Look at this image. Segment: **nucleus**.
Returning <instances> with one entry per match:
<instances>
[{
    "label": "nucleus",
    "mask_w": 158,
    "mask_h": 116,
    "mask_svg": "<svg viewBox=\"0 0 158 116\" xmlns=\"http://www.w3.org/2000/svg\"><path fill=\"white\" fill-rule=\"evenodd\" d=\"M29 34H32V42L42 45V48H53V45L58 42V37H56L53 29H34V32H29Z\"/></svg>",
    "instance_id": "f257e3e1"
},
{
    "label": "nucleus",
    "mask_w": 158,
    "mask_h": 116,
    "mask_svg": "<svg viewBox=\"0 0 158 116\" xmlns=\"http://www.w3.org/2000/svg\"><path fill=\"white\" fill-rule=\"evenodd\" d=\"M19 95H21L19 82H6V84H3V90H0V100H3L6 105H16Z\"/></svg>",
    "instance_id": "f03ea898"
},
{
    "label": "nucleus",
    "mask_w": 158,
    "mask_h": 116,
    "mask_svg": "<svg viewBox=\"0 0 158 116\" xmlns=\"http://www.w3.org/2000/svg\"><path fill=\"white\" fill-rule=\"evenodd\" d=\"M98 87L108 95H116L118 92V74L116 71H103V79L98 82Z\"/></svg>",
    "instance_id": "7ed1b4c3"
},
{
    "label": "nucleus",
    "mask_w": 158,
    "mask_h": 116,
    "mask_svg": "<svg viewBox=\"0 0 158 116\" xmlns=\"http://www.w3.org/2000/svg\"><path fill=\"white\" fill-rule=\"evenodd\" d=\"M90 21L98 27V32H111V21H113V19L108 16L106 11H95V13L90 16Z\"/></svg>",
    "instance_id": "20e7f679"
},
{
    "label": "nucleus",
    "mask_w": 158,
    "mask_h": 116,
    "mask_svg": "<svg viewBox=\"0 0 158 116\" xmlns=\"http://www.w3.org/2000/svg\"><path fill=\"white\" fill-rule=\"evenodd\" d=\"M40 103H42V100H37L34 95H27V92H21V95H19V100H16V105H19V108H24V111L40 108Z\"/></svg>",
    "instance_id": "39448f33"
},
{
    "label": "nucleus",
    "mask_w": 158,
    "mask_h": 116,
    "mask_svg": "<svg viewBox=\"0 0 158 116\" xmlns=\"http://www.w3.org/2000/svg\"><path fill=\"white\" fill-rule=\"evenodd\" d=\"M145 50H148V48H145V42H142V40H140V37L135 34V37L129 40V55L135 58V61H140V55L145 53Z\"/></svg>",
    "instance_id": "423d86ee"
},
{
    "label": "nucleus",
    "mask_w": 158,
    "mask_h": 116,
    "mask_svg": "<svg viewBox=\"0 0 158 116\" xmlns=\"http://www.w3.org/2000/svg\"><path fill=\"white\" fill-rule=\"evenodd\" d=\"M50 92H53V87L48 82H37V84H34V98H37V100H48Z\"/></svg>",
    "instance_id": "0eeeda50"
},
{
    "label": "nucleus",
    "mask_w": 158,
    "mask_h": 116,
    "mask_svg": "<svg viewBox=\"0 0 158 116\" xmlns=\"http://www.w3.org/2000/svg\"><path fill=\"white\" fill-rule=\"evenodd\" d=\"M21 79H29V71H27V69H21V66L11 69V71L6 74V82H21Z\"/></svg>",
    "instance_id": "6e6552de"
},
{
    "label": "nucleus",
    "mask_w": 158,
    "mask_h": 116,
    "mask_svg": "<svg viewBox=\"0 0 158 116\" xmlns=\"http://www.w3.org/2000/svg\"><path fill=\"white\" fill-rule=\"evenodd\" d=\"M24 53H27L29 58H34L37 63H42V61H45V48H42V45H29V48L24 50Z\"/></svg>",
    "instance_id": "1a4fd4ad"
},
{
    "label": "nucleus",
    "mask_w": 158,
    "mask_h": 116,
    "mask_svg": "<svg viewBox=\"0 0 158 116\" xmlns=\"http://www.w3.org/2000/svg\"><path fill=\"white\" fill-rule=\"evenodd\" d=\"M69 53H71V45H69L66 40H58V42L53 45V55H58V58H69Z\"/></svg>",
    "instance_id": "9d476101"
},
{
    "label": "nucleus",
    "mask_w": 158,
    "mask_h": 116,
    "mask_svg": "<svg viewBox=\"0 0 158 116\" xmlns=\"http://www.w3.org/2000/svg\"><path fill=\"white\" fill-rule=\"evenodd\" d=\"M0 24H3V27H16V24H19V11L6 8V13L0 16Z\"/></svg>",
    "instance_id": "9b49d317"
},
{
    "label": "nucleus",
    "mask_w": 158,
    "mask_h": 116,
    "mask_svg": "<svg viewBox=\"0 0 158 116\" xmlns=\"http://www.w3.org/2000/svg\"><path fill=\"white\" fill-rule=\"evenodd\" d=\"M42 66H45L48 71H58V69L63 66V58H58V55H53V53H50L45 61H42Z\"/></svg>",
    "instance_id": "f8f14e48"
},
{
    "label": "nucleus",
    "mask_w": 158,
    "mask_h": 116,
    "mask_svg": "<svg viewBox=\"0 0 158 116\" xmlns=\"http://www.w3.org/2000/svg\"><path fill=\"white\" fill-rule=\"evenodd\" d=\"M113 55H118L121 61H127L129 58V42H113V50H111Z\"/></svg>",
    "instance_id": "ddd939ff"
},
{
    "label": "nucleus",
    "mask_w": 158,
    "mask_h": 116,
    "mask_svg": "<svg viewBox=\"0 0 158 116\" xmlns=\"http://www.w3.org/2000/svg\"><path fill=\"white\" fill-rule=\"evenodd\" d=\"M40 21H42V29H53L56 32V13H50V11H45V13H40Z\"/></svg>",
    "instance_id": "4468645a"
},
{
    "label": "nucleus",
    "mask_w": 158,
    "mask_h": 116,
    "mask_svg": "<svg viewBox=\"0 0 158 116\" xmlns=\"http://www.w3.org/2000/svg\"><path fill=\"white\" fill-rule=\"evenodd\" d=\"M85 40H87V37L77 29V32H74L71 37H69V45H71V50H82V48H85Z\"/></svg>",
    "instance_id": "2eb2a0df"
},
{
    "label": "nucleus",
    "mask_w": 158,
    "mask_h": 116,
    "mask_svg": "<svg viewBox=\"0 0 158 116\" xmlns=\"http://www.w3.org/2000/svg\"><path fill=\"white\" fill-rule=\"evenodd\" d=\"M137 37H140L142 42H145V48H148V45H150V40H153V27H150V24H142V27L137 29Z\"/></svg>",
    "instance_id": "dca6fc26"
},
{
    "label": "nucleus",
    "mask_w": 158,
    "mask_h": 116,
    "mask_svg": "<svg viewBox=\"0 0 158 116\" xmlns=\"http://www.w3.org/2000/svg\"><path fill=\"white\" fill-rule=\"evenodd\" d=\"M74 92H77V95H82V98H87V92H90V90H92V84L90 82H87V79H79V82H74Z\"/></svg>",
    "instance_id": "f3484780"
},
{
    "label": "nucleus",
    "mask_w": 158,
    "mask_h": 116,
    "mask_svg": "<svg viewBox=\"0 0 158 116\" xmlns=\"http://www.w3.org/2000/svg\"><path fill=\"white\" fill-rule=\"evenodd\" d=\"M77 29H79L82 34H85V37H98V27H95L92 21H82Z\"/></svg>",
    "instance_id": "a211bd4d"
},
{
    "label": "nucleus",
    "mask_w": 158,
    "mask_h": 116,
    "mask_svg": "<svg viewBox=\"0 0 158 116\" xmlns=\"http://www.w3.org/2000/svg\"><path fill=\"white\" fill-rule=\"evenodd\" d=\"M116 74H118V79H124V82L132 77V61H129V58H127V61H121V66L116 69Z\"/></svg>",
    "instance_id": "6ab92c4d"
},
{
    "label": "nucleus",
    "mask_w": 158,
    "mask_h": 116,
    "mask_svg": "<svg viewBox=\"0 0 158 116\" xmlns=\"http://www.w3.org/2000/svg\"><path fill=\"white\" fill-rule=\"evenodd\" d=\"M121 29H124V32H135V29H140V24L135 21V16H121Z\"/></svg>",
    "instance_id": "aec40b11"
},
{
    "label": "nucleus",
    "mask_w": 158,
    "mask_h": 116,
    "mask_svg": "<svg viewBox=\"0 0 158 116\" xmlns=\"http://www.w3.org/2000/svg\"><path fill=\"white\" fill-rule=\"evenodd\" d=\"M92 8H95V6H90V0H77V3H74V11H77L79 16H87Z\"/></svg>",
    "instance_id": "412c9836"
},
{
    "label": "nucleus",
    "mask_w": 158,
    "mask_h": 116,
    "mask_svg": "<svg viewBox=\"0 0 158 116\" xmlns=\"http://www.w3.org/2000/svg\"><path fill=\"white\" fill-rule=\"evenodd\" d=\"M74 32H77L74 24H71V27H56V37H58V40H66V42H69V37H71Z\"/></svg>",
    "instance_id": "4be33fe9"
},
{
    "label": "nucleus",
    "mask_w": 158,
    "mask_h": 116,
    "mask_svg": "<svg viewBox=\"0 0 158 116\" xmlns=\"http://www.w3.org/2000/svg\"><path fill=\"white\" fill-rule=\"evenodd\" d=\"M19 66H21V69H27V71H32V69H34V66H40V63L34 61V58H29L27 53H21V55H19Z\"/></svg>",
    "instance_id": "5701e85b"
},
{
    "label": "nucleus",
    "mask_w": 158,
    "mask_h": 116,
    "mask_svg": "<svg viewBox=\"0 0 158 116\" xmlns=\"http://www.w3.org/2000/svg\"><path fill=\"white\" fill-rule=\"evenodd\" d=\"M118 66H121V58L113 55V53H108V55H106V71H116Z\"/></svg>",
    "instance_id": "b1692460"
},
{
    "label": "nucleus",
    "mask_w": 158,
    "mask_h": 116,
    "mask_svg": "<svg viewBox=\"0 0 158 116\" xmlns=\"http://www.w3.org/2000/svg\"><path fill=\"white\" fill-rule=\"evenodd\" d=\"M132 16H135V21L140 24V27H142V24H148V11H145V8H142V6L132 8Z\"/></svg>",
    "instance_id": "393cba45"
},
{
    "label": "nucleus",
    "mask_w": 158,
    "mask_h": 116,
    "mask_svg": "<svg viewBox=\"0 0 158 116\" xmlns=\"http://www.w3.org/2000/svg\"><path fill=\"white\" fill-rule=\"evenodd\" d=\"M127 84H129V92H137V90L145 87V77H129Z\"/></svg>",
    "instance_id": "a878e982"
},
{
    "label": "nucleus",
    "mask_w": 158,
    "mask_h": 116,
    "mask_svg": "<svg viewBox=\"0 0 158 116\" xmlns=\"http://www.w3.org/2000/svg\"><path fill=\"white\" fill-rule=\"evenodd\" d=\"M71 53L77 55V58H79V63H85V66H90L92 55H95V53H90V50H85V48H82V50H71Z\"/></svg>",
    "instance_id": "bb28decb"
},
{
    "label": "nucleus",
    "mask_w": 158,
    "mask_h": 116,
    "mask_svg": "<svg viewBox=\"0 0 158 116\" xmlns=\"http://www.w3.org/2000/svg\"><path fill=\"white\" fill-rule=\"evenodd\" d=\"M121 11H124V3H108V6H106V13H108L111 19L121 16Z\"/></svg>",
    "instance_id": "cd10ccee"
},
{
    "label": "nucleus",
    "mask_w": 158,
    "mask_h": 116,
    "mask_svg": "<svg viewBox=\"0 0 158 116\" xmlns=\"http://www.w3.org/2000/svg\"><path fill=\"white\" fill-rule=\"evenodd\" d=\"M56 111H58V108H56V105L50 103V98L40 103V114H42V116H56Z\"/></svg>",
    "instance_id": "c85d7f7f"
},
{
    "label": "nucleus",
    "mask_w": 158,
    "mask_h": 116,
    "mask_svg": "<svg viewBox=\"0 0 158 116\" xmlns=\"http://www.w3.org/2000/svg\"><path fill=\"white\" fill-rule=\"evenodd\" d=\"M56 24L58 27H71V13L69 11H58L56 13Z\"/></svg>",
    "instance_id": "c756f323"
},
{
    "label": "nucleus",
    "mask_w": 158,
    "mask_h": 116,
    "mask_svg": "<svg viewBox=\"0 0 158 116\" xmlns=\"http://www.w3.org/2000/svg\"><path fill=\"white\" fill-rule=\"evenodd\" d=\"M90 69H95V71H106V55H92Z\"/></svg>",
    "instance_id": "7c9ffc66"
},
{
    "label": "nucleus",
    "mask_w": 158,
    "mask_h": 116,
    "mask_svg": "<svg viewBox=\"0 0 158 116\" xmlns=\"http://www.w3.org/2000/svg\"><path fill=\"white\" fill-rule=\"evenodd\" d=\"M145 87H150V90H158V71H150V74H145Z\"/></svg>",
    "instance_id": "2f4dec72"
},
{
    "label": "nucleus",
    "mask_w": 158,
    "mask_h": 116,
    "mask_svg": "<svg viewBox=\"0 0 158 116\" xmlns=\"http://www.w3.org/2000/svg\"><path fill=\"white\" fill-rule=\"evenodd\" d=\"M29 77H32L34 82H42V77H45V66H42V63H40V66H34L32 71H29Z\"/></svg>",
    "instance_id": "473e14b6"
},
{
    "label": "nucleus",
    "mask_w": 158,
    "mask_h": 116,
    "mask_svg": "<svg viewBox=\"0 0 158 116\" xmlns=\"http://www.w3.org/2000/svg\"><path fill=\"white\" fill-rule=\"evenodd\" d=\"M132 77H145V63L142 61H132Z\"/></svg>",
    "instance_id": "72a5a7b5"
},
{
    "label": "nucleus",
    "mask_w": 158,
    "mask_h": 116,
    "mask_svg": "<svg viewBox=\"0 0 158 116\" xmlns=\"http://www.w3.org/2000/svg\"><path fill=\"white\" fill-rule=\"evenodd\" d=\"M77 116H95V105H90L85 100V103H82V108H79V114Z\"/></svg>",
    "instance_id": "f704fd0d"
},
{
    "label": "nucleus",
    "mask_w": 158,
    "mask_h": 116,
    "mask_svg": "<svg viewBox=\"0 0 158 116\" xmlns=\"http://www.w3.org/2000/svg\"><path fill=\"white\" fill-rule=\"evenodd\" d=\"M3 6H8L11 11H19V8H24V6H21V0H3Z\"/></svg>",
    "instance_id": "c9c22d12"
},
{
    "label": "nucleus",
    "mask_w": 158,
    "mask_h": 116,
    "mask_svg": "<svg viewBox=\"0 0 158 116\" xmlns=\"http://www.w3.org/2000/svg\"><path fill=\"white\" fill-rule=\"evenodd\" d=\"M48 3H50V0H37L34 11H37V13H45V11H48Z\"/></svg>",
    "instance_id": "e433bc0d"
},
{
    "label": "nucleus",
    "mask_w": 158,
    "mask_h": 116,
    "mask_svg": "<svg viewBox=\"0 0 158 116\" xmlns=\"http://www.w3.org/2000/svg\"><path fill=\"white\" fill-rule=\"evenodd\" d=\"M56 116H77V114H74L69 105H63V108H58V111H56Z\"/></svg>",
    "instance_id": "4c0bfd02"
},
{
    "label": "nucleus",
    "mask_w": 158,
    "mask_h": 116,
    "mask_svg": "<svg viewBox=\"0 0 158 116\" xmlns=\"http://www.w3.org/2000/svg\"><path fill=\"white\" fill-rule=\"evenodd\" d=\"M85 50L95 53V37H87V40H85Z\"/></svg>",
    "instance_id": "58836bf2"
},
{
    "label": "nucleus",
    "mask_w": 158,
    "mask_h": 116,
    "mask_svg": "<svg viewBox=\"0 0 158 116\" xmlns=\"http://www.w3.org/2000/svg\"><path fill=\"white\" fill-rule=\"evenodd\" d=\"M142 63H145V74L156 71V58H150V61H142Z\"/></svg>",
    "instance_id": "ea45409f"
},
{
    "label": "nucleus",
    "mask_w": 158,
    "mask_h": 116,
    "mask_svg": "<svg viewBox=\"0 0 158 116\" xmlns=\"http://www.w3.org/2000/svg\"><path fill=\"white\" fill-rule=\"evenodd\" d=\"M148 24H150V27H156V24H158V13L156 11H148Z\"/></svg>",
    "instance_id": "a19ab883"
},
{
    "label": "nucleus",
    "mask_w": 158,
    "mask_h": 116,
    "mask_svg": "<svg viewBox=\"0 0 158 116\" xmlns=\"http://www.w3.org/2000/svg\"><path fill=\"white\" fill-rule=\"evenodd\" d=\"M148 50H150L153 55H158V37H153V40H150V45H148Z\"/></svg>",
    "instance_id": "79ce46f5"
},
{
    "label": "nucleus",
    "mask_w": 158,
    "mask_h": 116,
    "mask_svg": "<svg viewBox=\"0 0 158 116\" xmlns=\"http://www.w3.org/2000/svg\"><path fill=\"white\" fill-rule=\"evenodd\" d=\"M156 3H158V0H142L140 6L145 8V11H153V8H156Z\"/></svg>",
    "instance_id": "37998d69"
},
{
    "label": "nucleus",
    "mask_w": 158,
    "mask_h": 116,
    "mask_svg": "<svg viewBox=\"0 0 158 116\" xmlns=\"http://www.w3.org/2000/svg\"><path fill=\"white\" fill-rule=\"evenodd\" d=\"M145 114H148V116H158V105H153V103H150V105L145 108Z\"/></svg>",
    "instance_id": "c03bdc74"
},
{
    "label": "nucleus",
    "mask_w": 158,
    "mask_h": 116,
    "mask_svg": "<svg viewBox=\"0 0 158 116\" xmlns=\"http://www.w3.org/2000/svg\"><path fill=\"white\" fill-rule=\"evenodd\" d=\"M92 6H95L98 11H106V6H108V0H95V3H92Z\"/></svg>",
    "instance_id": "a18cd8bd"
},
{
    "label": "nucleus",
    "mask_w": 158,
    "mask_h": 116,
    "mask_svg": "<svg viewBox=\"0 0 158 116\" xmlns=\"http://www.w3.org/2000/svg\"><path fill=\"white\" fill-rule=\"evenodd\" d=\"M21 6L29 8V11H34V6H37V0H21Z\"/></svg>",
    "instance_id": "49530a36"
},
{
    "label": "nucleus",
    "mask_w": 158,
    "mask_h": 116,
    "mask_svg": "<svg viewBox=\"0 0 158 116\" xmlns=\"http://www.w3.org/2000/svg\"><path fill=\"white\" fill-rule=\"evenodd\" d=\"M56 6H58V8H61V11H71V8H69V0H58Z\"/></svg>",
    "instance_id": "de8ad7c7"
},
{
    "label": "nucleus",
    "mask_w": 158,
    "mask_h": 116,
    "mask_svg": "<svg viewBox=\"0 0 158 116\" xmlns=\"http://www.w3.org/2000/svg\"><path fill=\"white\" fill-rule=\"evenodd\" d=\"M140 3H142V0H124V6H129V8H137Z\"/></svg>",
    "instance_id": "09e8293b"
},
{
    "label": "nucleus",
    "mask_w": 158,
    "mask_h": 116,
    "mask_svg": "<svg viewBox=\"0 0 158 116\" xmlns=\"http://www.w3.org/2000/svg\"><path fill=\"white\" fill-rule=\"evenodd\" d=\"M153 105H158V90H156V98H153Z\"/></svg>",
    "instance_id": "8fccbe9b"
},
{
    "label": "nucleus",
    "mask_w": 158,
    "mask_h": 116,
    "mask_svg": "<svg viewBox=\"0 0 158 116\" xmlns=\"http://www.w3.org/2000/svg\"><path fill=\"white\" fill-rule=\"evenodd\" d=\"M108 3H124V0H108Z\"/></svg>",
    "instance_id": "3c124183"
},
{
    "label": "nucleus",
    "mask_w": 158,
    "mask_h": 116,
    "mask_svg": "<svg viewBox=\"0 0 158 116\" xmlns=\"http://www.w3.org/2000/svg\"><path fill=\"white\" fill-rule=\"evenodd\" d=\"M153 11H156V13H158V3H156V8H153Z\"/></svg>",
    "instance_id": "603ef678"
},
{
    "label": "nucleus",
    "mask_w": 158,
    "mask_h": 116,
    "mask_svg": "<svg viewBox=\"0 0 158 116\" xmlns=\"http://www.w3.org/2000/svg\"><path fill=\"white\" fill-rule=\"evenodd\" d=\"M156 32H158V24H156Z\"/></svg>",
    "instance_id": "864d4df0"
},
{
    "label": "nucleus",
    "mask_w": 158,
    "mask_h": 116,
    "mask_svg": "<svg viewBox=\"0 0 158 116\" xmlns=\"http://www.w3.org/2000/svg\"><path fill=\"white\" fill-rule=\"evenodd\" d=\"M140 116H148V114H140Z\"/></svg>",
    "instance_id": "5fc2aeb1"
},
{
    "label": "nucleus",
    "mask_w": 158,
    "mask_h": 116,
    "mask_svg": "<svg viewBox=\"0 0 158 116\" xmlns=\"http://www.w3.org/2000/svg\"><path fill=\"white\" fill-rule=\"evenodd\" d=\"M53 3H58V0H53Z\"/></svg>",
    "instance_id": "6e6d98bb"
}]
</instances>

_WHAT THE EXERCISE ASKS_: Reproduce the rows above word for word, from their first line up to and including the line that contains "21L98 27V32H111V21H113V19L108 16L106".

_EXERCISE RESPONSE_:
Look at this image. Segment: **nucleus**.
Returning <instances> with one entry per match:
<instances>
[{
    "label": "nucleus",
    "mask_w": 158,
    "mask_h": 116,
    "mask_svg": "<svg viewBox=\"0 0 158 116\" xmlns=\"http://www.w3.org/2000/svg\"><path fill=\"white\" fill-rule=\"evenodd\" d=\"M29 34H32V42L42 45V48H53V45L58 42V37H56L53 29H34V32H29Z\"/></svg>",
    "instance_id": "f257e3e1"
},
{
    "label": "nucleus",
    "mask_w": 158,
    "mask_h": 116,
    "mask_svg": "<svg viewBox=\"0 0 158 116\" xmlns=\"http://www.w3.org/2000/svg\"><path fill=\"white\" fill-rule=\"evenodd\" d=\"M19 95H21L19 82H6V84H3V90H0V100H3L6 105H16Z\"/></svg>",
    "instance_id": "f03ea898"
},
{
    "label": "nucleus",
    "mask_w": 158,
    "mask_h": 116,
    "mask_svg": "<svg viewBox=\"0 0 158 116\" xmlns=\"http://www.w3.org/2000/svg\"><path fill=\"white\" fill-rule=\"evenodd\" d=\"M98 87L108 95H116L118 92V74L116 71H103V79L98 82Z\"/></svg>",
    "instance_id": "7ed1b4c3"
},
{
    "label": "nucleus",
    "mask_w": 158,
    "mask_h": 116,
    "mask_svg": "<svg viewBox=\"0 0 158 116\" xmlns=\"http://www.w3.org/2000/svg\"><path fill=\"white\" fill-rule=\"evenodd\" d=\"M90 21L98 27V32H111V21H113V19L108 16L106 11H95V13L90 16Z\"/></svg>",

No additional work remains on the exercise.